Mayor Josh Morgan voted against the William Street beds during last week’s strategic priorities and policy committee meeting.
He flipped his vote on Tuesday after city staff informed council that surplus funding from last year’s winter response had been identified for this year’s beds.
“It’s unfortunate that the sector is so stretched, that there aren’t a lot of service providers who can come forward in the amount of time that we need to do this,” Morgan said.
“That’s not a fault of our staff not trying to work hard. It’s not a fault of the sector, who are desperately trying to find individuals. It is a reality of the situation.”
Staffing a key obstacle in opening more shelter spaces
The winter beds are not nearly enough to help most Londoners sleeping rough, even with existing at-capacity programs, like the 300 emergency shelter beds the city already funds.
There are about 2,000 people living unhoused in London, and the city is dotted with encampments, many along the river.

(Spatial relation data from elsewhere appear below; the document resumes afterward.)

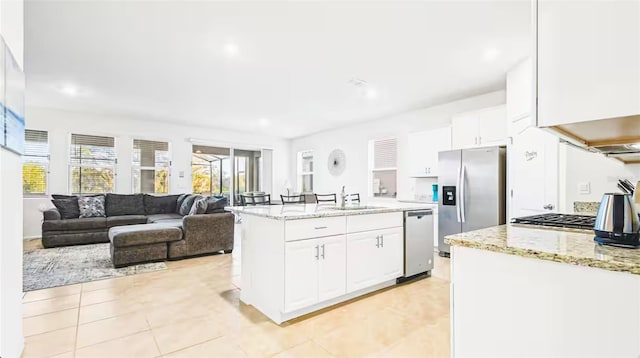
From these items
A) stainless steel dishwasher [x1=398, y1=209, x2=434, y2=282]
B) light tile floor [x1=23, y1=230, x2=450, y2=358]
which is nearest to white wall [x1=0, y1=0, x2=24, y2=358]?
light tile floor [x1=23, y1=230, x2=450, y2=358]

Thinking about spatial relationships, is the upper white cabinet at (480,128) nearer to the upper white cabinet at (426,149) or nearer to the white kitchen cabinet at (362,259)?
the upper white cabinet at (426,149)

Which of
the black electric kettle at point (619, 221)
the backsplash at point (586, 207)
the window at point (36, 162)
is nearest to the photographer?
the black electric kettle at point (619, 221)

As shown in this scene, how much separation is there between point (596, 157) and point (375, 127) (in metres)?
4.47

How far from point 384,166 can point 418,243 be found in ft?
10.8

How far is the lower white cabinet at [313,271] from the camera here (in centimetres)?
248

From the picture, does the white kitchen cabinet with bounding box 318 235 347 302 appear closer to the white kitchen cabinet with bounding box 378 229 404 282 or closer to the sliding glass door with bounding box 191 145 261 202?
the white kitchen cabinet with bounding box 378 229 404 282

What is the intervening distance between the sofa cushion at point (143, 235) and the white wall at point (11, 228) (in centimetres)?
211

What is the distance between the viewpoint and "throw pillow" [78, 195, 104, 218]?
5739 mm

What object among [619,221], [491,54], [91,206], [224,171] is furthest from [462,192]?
[91,206]

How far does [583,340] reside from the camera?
3.38ft

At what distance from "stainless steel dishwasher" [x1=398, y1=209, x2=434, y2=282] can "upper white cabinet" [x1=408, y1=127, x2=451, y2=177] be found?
180cm

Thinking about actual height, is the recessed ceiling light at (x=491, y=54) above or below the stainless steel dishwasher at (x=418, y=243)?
above

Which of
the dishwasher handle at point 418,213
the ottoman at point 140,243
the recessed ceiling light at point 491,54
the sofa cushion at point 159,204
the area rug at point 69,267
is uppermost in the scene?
the recessed ceiling light at point 491,54

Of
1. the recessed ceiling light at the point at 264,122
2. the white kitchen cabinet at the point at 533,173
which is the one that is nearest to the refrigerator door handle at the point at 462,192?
the white kitchen cabinet at the point at 533,173
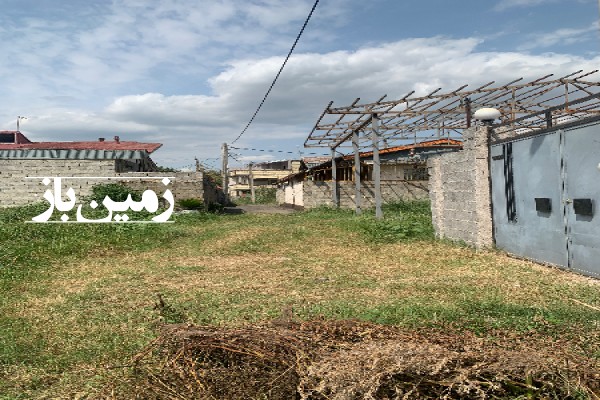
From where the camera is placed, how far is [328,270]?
8242 mm

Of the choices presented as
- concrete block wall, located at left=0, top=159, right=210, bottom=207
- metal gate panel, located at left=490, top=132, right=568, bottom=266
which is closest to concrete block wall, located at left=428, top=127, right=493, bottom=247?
metal gate panel, located at left=490, top=132, right=568, bottom=266

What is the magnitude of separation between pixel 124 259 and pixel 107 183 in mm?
10233

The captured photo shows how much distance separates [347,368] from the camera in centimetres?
277

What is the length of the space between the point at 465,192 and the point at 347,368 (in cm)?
826

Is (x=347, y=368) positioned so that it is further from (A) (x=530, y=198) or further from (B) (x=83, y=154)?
(B) (x=83, y=154)

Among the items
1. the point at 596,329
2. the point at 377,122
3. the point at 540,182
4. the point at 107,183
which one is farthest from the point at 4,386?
the point at 107,183

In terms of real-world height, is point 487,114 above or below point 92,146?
below

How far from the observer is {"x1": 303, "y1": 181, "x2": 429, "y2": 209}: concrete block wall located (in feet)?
71.7

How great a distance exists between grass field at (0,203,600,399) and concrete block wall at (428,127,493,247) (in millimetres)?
475

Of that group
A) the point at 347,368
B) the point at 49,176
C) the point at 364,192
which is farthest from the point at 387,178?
the point at 347,368

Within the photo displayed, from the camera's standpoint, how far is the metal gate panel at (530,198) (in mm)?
7562

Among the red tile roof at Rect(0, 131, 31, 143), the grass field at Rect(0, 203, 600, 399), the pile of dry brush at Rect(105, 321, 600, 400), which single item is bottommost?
the grass field at Rect(0, 203, 600, 399)

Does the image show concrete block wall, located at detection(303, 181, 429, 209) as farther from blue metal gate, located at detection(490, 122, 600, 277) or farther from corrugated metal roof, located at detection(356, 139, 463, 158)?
blue metal gate, located at detection(490, 122, 600, 277)

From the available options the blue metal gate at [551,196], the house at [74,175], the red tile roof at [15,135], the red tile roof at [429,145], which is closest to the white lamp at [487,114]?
the blue metal gate at [551,196]
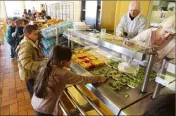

With the winter beds lasting only a handful of months, finding staff has been challenging, said Sarah Campbell, Ark Aid’s executive director.
“I think it’d be right near the top. Maybe number one?” she replied when asked where staffing ranked in a list of obstacles to opening more beds.
Ark Aid is bringing on roughly 100 staff members to operate the beds.
“Hiring qualified and interested people who are able to work the midnight shift… is a challenge every year. It’s particularly challenging when we’re trying to expand our system,” Campbell said.
“These are not secure jobs with benefits… and that makes it incredibly hard to compete in a difficult job market.”
Former YMCA proposed as shelter location
On Tuesday, Lewis expressed concern Ark Aid was willing to come forward and use the church space when the former Bob Hayward YMCA was available.
The city had approached Ark Aid about operating an additional 65-bed overnight shelter at the YMCA until the end of March, but the proposal fell through.
“I understand that there were concerns about the stop date on that one. But respectfully… people are recreationally camping in May. To say that May is a cold weather response month to me is a considerable stretch,” Lewis said.
Ark Aid told the city it would not be able to provide necessary staffing even after the city offered to lead the shelter and take on additional responsibilities.
“Staffing is a huge issue. I’m uncertain even with the proposal for us to open the 65 beds on William Street, that’s largely tied to our ability to get enough staff,” Campbell said.
A staff report tabled last week said “there remains no viable operating or staffing plan to effectively utilize this space.”